* What needs to be done *
Put the stretch from the line containing "Is [432,249] on" through the line containing "Is the tall" into a JSON list of strings, one string per line, with blank lines skipped and the pictures left out.

#### Record list ####

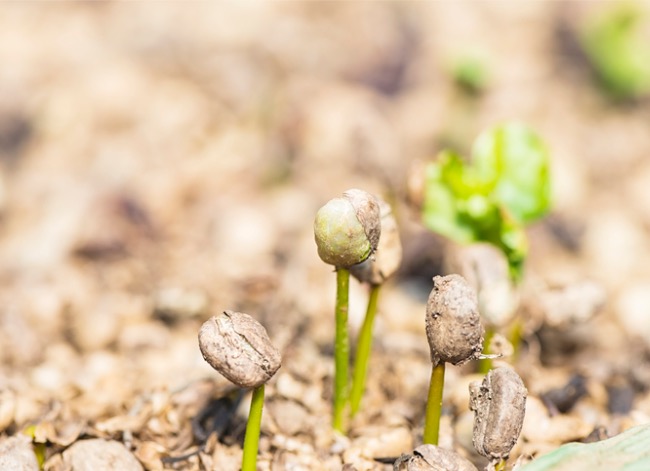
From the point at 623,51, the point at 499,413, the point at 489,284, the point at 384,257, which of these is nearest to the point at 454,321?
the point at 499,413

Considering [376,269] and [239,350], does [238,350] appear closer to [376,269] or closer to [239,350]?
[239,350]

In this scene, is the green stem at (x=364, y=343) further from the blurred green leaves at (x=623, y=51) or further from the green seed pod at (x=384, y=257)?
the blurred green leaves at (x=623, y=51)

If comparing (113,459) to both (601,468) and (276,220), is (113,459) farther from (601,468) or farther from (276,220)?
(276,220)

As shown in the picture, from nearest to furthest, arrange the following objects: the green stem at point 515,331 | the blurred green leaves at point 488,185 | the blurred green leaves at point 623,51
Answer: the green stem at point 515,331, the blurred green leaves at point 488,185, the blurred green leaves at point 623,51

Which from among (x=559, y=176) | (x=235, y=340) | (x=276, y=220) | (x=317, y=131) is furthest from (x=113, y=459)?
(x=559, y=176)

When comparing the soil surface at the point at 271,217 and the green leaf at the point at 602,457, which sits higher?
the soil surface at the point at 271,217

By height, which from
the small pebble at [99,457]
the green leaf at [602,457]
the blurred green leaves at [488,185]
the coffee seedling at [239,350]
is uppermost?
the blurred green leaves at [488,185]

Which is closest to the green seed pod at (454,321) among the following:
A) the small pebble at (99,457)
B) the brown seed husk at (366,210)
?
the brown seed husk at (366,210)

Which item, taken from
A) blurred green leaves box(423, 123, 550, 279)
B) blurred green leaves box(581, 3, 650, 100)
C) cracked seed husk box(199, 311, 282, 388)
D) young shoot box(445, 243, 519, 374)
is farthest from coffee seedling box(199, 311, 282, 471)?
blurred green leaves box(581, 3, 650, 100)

####
#### Record list ####

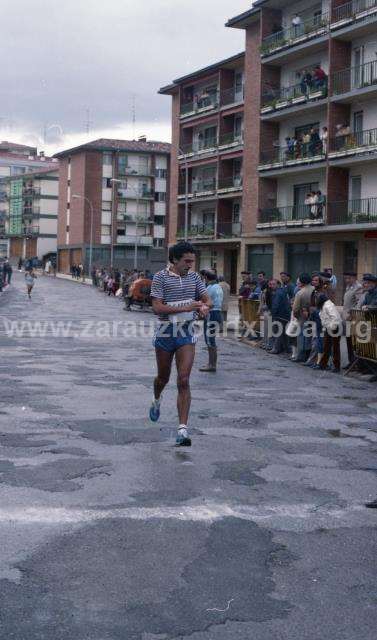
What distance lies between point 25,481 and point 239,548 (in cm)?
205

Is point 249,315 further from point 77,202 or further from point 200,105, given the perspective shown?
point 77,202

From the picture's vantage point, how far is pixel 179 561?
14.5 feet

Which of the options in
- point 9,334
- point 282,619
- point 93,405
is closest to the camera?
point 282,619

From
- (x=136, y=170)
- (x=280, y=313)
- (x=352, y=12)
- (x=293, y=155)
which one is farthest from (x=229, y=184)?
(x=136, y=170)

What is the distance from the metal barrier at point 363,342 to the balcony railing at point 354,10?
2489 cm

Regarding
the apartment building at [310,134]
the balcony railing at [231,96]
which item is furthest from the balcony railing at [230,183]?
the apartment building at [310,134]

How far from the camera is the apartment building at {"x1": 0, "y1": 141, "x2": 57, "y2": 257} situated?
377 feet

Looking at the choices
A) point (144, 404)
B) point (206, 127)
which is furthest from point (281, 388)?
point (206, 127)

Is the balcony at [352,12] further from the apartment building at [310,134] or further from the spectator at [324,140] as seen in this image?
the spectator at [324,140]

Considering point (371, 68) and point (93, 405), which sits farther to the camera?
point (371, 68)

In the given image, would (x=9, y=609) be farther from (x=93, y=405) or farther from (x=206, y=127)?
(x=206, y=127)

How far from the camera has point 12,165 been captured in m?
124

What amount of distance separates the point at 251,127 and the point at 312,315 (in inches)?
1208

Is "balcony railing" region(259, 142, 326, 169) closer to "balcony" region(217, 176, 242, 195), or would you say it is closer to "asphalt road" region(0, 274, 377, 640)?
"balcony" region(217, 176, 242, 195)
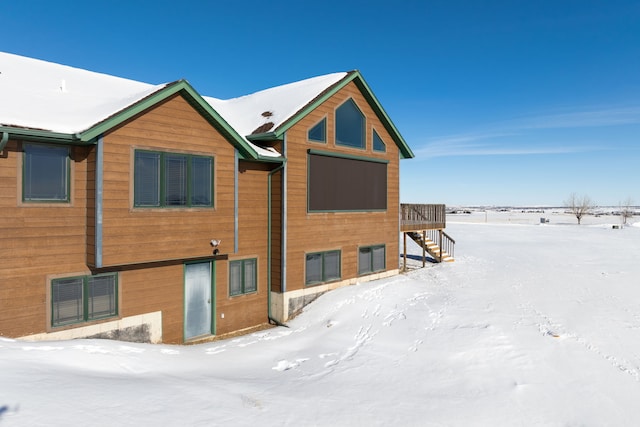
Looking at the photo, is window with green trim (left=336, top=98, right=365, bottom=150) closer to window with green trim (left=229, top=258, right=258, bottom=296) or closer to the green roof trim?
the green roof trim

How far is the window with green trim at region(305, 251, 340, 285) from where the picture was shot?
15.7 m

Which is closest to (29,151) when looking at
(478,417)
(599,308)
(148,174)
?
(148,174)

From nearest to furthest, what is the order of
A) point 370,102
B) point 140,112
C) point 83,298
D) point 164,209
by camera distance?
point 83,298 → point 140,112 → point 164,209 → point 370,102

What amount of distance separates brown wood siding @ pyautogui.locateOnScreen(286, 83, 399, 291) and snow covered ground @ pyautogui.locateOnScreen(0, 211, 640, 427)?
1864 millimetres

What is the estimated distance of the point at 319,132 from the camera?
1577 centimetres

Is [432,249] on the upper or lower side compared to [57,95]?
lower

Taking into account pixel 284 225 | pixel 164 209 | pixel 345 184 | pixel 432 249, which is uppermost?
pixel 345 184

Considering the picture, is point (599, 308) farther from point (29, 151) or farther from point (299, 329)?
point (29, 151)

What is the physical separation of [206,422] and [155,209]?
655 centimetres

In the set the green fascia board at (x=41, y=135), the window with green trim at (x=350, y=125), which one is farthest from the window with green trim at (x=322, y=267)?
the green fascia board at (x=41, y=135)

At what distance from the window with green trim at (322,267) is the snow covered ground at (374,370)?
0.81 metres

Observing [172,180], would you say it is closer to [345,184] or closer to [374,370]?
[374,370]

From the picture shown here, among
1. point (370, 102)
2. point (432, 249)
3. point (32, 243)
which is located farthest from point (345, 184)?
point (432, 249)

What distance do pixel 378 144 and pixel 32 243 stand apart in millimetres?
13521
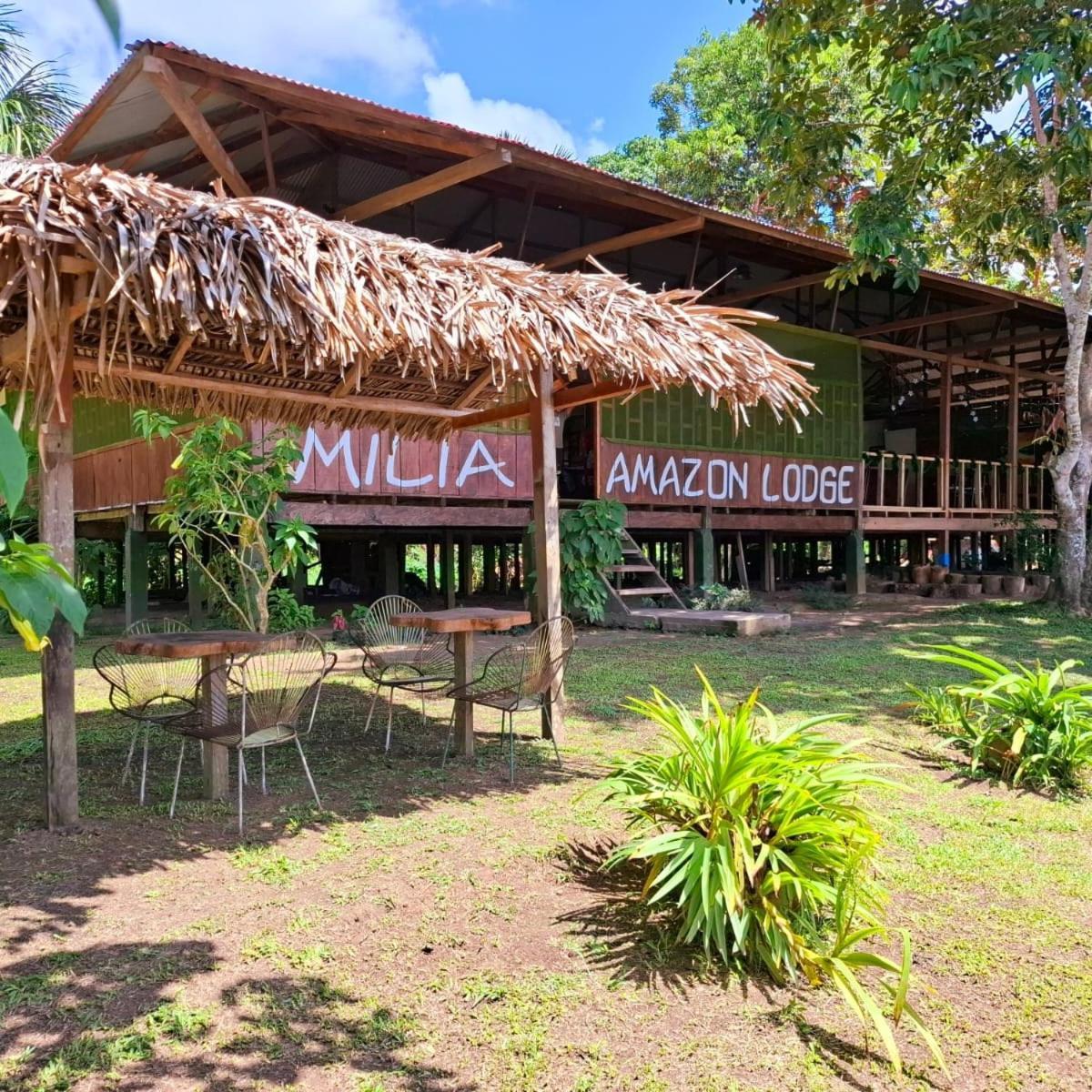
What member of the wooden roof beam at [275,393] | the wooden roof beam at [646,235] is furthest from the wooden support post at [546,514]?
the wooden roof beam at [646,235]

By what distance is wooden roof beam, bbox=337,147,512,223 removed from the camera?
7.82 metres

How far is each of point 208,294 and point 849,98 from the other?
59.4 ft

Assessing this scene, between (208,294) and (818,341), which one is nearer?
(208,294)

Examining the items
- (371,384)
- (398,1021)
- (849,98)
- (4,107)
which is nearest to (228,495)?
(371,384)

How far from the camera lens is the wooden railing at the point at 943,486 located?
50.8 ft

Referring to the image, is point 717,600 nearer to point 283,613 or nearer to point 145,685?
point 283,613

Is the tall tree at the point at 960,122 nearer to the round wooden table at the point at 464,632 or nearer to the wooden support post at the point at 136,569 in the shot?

####

* The output *
[
  "Is [432,249] on the upper or lower side compared to [57,95]?",
  "lower",
  "Taking into account pixel 284 225 | pixel 164 209 | pixel 345 184 | pixel 432 249, which is uppermost?",
  "pixel 345 184",
  "Considering the picture, is point (599, 308) farther from point (29, 151) or farther from point (299, 329)?",
  "point (29, 151)",
  "What is the physical separation of [206,422] and [155,209]?",
  "655 centimetres",
  "In the set the green fascia board at (x=41, y=135), the window with green trim at (x=350, y=125), which one is farthest from the window with green trim at (x=322, y=267)?",
  "the green fascia board at (x=41, y=135)",
  "At what distance from the window with green trim at (322,267) is the snow covered ground at (374,370)?",
  "0.81 metres",
  "Observing [172,180], would you say it is closer to [345,184] or closer to [374,370]?",
  "[374,370]",
  "From the picture shown here, among",
  "1. point (370, 102)",
  "2. point (432, 249)",
  "3. point (32, 243)",
  "which is located farthest from point (345, 184)?",
  "point (432, 249)",
  "What distance do pixel 378 144 and pixel 32 243 stand apart in millimetres?",
  "13521",
  "What member of the wooden roof beam at [275,393] | the wooden roof beam at [646,235] is furthest from the wooden support post at [546,514]?",
  "the wooden roof beam at [646,235]",
  "By what distance is wooden roof beam, bbox=337,147,512,223 removed from the camera?",
  "7.82 metres",
  "How far is each of point 208,294 and point 849,98 from the other?",
  "59.4 ft",
  "Assessing this scene, between (208,294) and (818,341), which one is nearer?",
  "(208,294)",
  "Examining the items",
  "- (371,384)",
  "- (398,1021)",
  "- (849,98)",
  "- (4,107)",
  "which is nearest to (228,495)?",
  "(371,384)",
  "How far from the camera lens is the wooden railing at the point at 943,486 located?",
  "50.8 ft",
  "Referring to the image, is point 717,600 nearer to point 283,613 or nearer to point 145,685?",
  "point 283,613",
  "Is the tall tree at the point at 960,122 nearer to the round wooden table at the point at 464,632 or nearer to the wooden support post at the point at 136,569 in the shot?"
]